The military history of France encompasses an immense panorama of conflicts and struggles extending for more than 2,000 years across areas including modern France, greater Europe, and French territorial possessions overseas. According to the British historian Niall Ferguson, France has participated in 50 of the 125 major European wars fought since 1495, and in 168 battles fought since 387 BC, they have won 109, drawn 10 and lost 49: this makes France the most successful military power in European history—in terms of number of fought and won.

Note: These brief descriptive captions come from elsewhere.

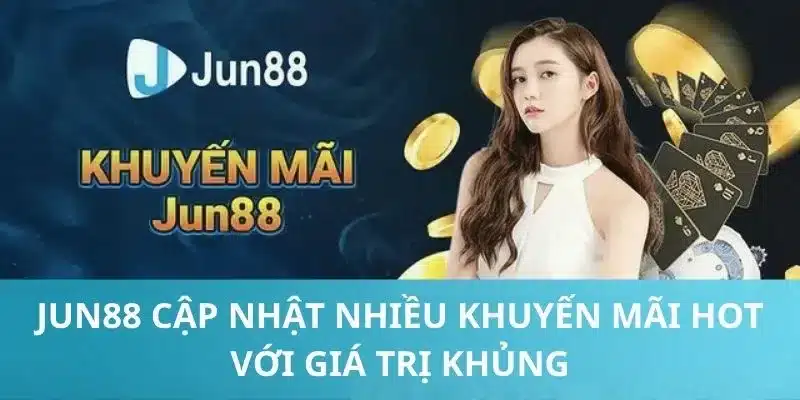 Jun88 cập nhật hàng trăm ưu đãi HOT cho hội viên
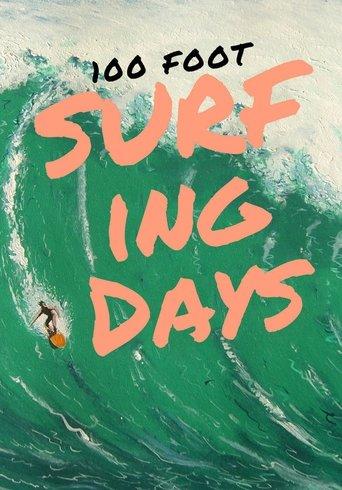 100 Foot Surfing Days film afişi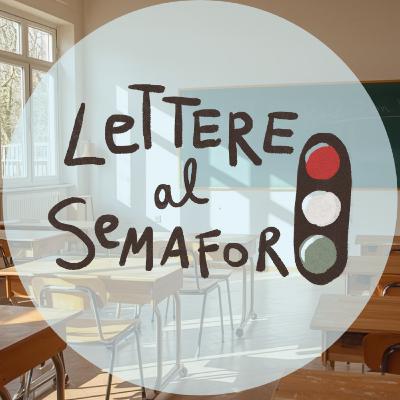 Ricomincia la SCUOLA! 🏫 - Lettere al Semaforo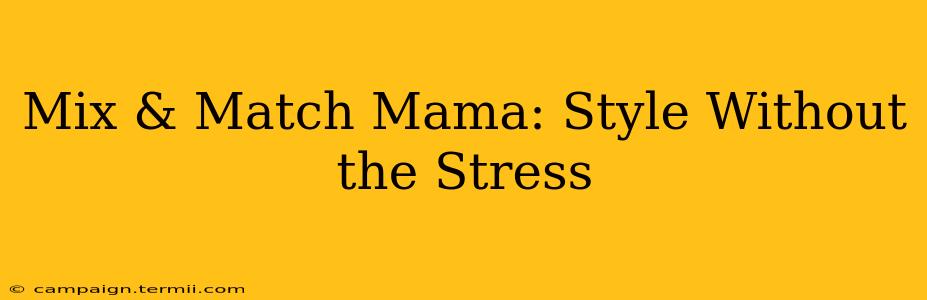 Mix & Match Mama: Style Without the Stress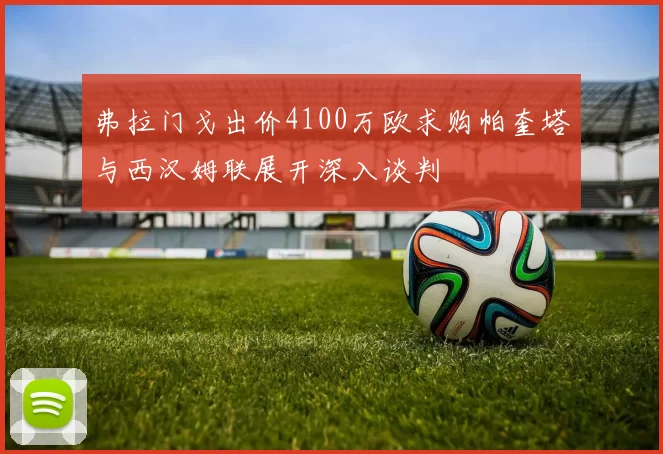 弗拉门戈出价4100万欧求购帕奎塔与西汉姆联展开深入谈判
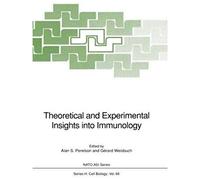 Theoretical And Experimental Insights Into Immunology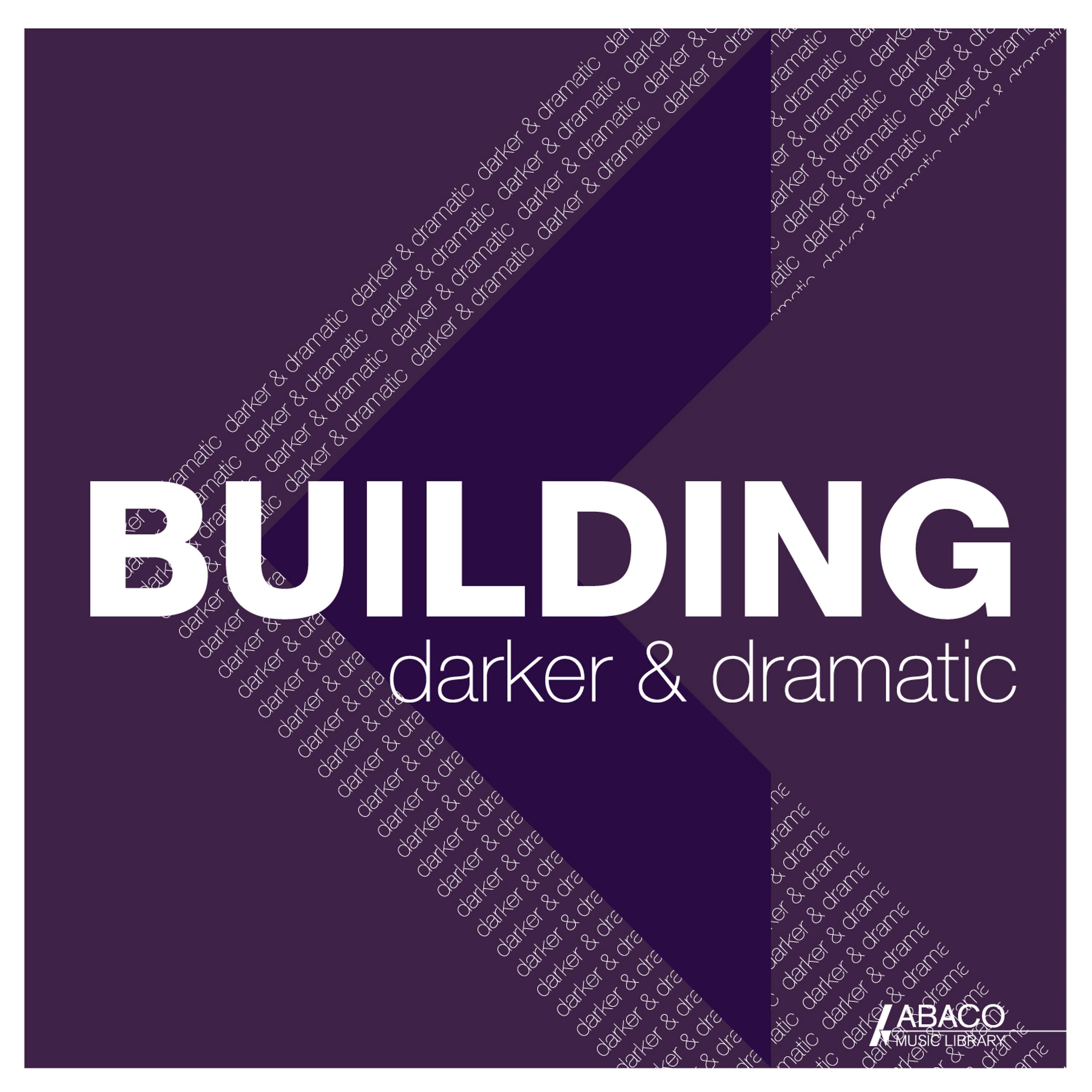 Постер альбома Building - Darker & Dramatic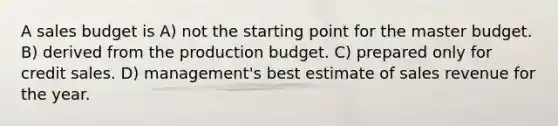 A sales budget is A) not the starting point for the master budget. B) derived from the production budget. C) prepared only for credit sales. D) management's best estimate of sales revenue for the year.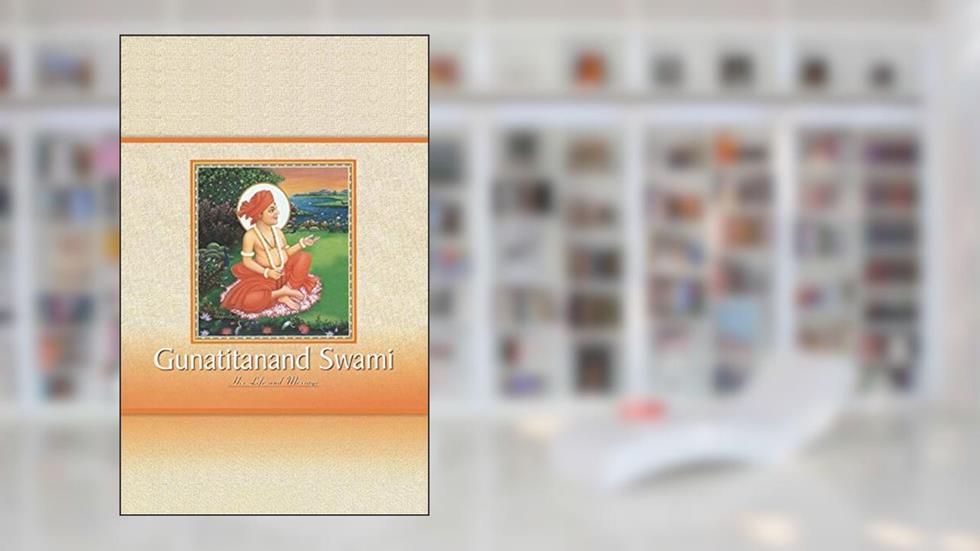 Gunatitanand Swami: His Life and Message, written by Sadhu Vivekjivandas; Sadhu Anandswarupdas; Sadhu Yogvivekdas; Sadhu Amrutvijaydas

The Gallo-Roman conflict predominated from 60 BC to 50 BC, with the Romans emerging victorious in the conquest of Gaul by Julius Caesar. After the decline of the Roman Empire, a Germanic tribe known as the Franks took control of Gaul by defeating competing tribes. The "land of Francia," from which France gets its name, had high points of expansion under kings Clovis I and Charlemagne. In the Middle Ages, rivalries with England and the Holy Roman Empire prompted major conflicts such as the Norman Conquest and the Hundred Years' War. With an increasingly centralized monarchy, the first standing army since Roman times, and the use of artillery, France expelled the English from its territory and came out of the Middle Ages as the most powerful nation in Europe, only to lose that status to Spain following defeat in the Italian Wars. The Wars of Religion crippled France in the late 16th century, but a major victory over Spain in the Thirty Years' War made France the most powerful nation on the continent once more. In parallel, France developed its first colonial empire in Asia, Africa, and in the Americas. Under Louis XIV, France achieved military supremacy over its rivals, but escalating conflicts against increasingly powerful enemy coalitions checked French ambitions and left the kingdom bankrupt at the opening of the 18th century.